Extracted records
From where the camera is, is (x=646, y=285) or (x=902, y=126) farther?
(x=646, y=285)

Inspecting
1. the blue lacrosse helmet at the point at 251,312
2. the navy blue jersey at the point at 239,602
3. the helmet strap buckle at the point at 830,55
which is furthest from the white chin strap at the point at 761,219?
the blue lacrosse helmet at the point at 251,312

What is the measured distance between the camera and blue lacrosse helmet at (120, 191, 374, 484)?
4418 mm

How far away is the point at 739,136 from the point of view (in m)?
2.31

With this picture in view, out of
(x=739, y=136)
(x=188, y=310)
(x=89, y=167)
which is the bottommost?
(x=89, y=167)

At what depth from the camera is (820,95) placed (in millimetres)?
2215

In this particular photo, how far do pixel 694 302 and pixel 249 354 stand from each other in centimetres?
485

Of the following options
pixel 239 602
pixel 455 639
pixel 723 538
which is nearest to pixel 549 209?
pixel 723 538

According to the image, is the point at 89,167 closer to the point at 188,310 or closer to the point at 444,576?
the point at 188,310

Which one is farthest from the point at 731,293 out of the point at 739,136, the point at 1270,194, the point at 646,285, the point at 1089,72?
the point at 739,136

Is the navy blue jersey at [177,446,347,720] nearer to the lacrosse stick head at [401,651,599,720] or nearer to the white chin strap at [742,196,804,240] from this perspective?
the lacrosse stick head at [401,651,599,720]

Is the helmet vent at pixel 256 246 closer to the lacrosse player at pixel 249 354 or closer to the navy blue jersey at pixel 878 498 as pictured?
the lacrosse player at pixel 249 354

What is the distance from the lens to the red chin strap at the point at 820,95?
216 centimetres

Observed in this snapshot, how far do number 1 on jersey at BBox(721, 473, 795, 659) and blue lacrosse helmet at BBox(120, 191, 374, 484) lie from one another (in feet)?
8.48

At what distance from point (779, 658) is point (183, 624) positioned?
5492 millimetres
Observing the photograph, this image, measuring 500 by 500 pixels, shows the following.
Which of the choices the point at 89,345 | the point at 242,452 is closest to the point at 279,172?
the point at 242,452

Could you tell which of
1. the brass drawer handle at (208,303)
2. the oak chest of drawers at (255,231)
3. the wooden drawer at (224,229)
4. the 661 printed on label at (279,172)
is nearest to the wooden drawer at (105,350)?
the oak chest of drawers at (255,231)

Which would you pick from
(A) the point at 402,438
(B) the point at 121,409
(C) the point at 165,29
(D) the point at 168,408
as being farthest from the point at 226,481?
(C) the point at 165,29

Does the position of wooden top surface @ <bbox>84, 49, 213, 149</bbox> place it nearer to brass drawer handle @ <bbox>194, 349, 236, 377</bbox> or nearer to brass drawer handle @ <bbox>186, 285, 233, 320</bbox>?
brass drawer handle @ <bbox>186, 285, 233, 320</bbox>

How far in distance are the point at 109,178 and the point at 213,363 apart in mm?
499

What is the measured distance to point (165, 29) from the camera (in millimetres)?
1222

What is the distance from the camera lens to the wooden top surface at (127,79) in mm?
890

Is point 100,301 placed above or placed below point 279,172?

* [PROBLEM DETAILS]
Copy out, word for word, the lines from the one containing "How far in distance" through the final line of the extracted records, including both of those lines.

* [RESPONSE TO THE TASK]
How far in distance are the point at 109,178 and the point at 213,363 apart in mm?
499

What is the measured distance to point (165, 29) from the camera (in millimetres)?
1222

What is the distance from the camera lens to the wooden top surface at (127,79) in mm?
890

Is point 100,301 placed above or placed below point 279,172?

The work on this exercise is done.